Enzymes are biological catalysts able to accelerate any chemical reaction, not being consumed in the process nor being part of the final products. Enzymes decrease the activation energy of reactions, showing a great specificity, in contrast to what happens with inorganic catalysts. Enzymes only act on one specific substance (or group of substances), also called the substrate. Their high specificity makes them capable of differentiating even between different stereoisomers of one compound; for instance, between D- or L-glucose [27].

3.1. Types

Their name is usually built by adding “-ase” to the name of the substrate whose reaction they catalyze. They can also be named by defining the type of reaction, being this principle the most logical one for the classification of enzymes. In order to unify all the types of enzymes, the International Union of Biochemistry and Molecular Biology published a general classification in which six main groups (European Comission, EC numbers) were distinguished [28]: oxidoreductases (EC1), which catalyze redox reactions, and include oxidases, dehydrogenases, peroxidases and oxygenases; transferases (EC2), which catalyze the transfer of functional groups (amino, carboxyl, methyl, etc); hydrolases (EC3), which catalyze the cleavage of bonds such as C–O, C–S, C–N or O–P; lyases (EC4), catalyzing the cleavage of bonds such as C–C, C–S or C–N, excluding peptide bonds; isomerases (EC5), that interconvert any type of isomer, both optical, geometric or positional; and ligases (EC6), which catalyze the binding of two different molecules, performing hydrolysis of a high-energy bond of nucleoside triphosphate, forming bonds such as C–C, C–S, C–O or C–N [29]. In 2018, a seventh group of enzymes was discovered, known as translocases, which catalyze transfers from trans- to cis-conformation, or vice versa [29]. This type has also been added to the general classification.
Other types of catalysts that, in recent years, have attracted great attention are pseudoenzymes, which are proteins with a sequence homologous to that of enzymes, but without enzymatic activity, due to mutations in catalytic amino acid residues. Although they do not show catalytic activity, they can be found in many metabolic and signaling reactions combined with other enzymes, by different mechanisms. Regulating catalytic yields of conventional enzymes or binding substrates to assure the reaction between them and the enzymes are some examples. The most well-known are pseudokinases, although other such as pseudophosphatases, pseudolyases or pseudoproteases can be found [30].
Natural enzymes are widely used in many fields, but, sometimes, they present low stability, poor biological variety, and high costs. Due to this, a great effort to find new artificial reagents which mimic the activity of enzymes has been made. An example is nanozymes, which are usually made of nanomaterials with catalytic properties, and combine the advantages of typical chemical catalysts and biocatalysts.
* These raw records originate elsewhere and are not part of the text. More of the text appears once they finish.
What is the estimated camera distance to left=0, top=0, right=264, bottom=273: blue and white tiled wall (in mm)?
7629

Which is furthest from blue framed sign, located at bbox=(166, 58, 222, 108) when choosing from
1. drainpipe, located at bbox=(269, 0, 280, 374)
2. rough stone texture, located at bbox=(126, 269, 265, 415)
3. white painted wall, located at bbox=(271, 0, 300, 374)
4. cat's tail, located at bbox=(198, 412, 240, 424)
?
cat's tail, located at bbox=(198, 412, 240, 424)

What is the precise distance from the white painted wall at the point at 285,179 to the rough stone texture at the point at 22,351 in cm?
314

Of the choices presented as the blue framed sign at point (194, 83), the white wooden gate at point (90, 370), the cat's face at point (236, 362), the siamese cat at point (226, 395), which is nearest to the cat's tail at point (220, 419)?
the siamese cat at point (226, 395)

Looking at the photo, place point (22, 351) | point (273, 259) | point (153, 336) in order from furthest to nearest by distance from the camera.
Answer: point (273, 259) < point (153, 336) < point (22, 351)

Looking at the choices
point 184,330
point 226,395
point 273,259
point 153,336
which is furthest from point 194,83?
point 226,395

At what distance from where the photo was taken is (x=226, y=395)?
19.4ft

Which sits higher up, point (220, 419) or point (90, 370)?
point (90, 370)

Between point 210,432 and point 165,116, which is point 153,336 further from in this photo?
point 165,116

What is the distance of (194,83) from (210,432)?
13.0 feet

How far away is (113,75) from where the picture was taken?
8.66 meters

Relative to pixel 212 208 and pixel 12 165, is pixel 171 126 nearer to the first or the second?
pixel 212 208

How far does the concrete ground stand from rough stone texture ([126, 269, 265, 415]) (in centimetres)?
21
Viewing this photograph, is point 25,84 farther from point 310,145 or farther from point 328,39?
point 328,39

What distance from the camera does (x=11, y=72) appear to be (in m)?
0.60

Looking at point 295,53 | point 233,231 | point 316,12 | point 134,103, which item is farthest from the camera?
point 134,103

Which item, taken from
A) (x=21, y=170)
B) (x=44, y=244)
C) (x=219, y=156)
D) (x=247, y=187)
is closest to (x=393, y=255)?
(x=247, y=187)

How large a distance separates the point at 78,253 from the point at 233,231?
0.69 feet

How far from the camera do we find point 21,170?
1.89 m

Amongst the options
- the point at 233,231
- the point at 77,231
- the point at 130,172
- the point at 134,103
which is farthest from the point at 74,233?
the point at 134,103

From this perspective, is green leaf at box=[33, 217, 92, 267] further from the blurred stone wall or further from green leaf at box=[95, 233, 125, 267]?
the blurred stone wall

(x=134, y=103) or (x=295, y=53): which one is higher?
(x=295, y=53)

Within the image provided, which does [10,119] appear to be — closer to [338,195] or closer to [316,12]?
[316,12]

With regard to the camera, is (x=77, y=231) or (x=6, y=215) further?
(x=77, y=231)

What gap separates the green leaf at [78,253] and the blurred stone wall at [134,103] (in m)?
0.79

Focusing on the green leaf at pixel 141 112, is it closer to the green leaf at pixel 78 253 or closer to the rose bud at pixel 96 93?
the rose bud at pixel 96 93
3.2. Immobilization Procedures

A critical step for designing enzymatic electrochemical biosensors is the immobilization of the enzymes on the surface of the transducer because the chosen immobilization method depends on the required characteristics of the sensor, not only the analytical ones (e.g., sensitivity, precision, stability), but also others such as simplicity and the final cost of the device. Different immobilization methods used to develop enzymatic biosensors [31][32][33] are commented on in the following sections.

3.2.1. Adsorption

Adsorption is the simplest method of immobilization. It is generally carried out by dissolving the enzymes in a buffer solution and putting it in contact with the solid support for a period of time. The bonds formed in this immobilization approach are weak, such as Van der Waals’ forces, and electrostatic or hydrophobic interactions. The main drawback of this strategy is that any change in the conditions of the medium, such as pH, temperature, or ionic strength, can produce enzyme desorption, affecting the stability of the biosensor. Adsorption can be carried out in three different ways: (i) physical adsorption, when the enzyme solution is directly deposited on the surface of the electrode; (ii) electrostatic interactions, when the enzymes are immobilized onto a charged surface; and (iii) retention in a lipidic microenvironment, using Langmuir–Blodgett (LB) technology, with accurately controlled thickness and molecular organization, where enzymes can be easily adsorbed [34].

3.2.2. Entrapment

Immobilization of enzymes can be carried out inside a three-dimensional matrix, by an easy methodology in which enzymes, mediators and additives can be simultaneously deposited on the surface of the electrode. The activity of the enzymes is preserved since there is no modification of the biological elements. The entrapment can be carried out by different methods, but the most used is electrochemical polymerization. It consists of applying an appropriate current or potential on an electrode with a mixture of the enzyme and monomer, in a way that the enzyme is physically incorporated within the polymer network. The most widely used polymers are conducting polymers, such as polyaniline, polypyrrole or polythiophene. Enzymes can also be entrapped in polysaccharide-based gels, carbon paste or sol-gel matrixes, forming solid metal or semimetal oxides by using hydrolytically labile precursors, such as polysilicic acid, halides of aluminium or polysilicic acid.

3.2.3. Cross-Linking

Another useful approach for the immobilization of enzymes is cross-linking, using reagents such as glutaraldehyde or other bifunctional agents, such as glyoxal or hexamethylenediamine. It is a very simple method which enables a strong chemical binding. Other cross-linking agents, such as functionally inert proteins (e.g., bovine serum albumin) can also be used.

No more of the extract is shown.